トレイル基軸に振興探る 三陸沿岸都市会議 地域連携シンポ開催

▲ 「みちのく潮風トレイル」を軸とした地域振興のあり方を探ったシンポジウム

 気仙両市などで構成する三陸沿岸都市会議主催の「交流人口拡大に向けた三陸沿岸地域連携シンポジウム」は9日、陸前高田市高田町の奇跡の一本松ホールで開かれた。同会議を構成する青森県から宮城県までの三陸沿岸道路沿線7市の関係者らが集い、「みちのく潮風トレイル」を軸とした地域振興のあり方を探った。
 同会議は、青森県八戸市、久慈市、宮古市、釜石市、大船渡市、陸前高田市、宮城県気仙沼市の7市で構成。シンポジウムは、令和3年の三陸沿岸道路全線開通を契機として、翌4年に大船渡市で初めて開かれた。
 沿線地域が一層連携を強め、雄大な自然や歴史、風土食、復興のレガシーなど、多様な地域資源を活用・発信し、一体となって三陸沿岸地域の交流人口の拡大を図っていこうとの狙いで、今年で4回目の開催となった。各市や観光・商工関係団体などでつくる実行委員会が主管。国土交通省東北地方整備局や青森、岩手、宮城各県、住田町を含む沿線・近隣の市町村などが後援した。

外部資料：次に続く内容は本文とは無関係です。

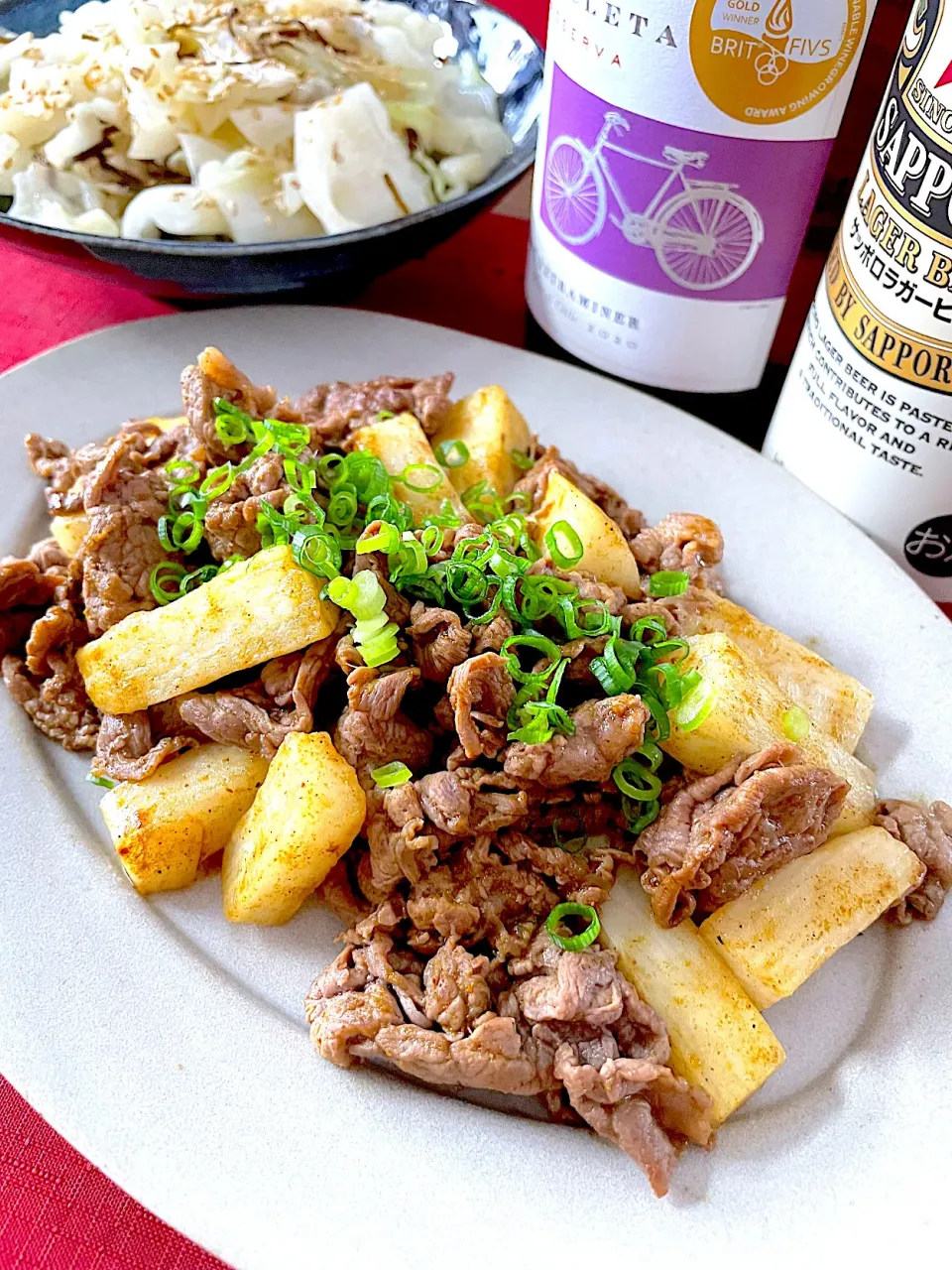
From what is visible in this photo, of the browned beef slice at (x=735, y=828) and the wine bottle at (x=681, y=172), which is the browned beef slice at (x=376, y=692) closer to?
the browned beef slice at (x=735, y=828)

 約150人が参加。開催地を代表して佐々木拓市長は、来市を歓迎しながら「三陸沿岸各地の観光振興と県境を越えた広域連携推進の一助となることを期待したい」とあいさつ。西村拓東北地方整備局長の祝辞が代読された。
 このあと、日本ロングトレイル協会アドバイザーのシェルパ斉藤(本名・斉藤政喜)さんが、「みちのく潮風トレイルを活用した観光振興」と題して基調講演を行った。
 斉藤さんは国内外で「歩く旅」を続け、アウトドア雑誌などで紀行エッセーを手掛け、著書も多い。国内外のトレイルは、みちのく潮風トレイルを含めて60本以上を歩いている。

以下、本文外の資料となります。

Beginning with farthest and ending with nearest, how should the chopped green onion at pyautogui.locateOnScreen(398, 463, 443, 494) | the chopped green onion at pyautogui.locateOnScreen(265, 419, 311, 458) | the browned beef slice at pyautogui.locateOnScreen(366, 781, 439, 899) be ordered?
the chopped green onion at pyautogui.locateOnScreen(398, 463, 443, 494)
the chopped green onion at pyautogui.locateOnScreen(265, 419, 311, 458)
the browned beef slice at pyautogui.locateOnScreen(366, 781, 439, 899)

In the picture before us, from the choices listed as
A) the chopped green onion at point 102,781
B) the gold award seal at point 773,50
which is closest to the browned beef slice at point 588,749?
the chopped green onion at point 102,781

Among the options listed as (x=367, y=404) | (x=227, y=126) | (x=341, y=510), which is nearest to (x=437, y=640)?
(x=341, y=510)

 「バックパックに詰められる量の衣食住用品を背負って歩くのがスタイル」という斉藤さん。国内外のトレイルルートを歩いた経験をはじめ、耕運機や原動機付き自転車で行った日本縦断の旅について、自らが撮影した写真とともに説明した。
 みちのく潮風トレイルについては、「景勝地以外の景色もいい。人の営みや津波の脅威も感じられる」「無料の広い駐車場が各地にあり、テントを張れる場所が多く、ハイカーに喜ばれている。歩いたところを車や列車でルートをたどることもでき、自分なりのルートを歩くのもいい」などと評価。気仙では「佐々木朗希に届く旅」のルートを考え、大船渡市から陸前高田市を歩いたことなどを紹介し、「一気に歩くスルーハイクもいいが、何度も訪れたくなる楽しみがある」と語った。
 「三陸は冬も晴天率が高い。葉が落ちて眺めがよく、バードウオッチングにも好条件。観光的には人が少ない1、2月もトレイルを歩くには向いている」とし、乗り継ぎができるレンタル自転車の活用、既存の宿にある屋根裏や倉庫などを生かした簡易宿泊場所の提供といったルート充実のアイデアも伝えた。
 そのうえで、古い歴史を持つ四国八十八ヶ所の「お遍路」やスペインのサンティアゴ巡礼路を引き合いに、「みちのく潮風トレイルは『復興の道』。津波が来る前はどうだったのか、どんなことが起きたのかを想像し、祈りをささげながら歩くルートとなってほしい」と結んだ。
 この日は斉藤さんを交えた意見交換会も開かれ、基調講演も土台としながら沿線の交流人口拡大について語り合った。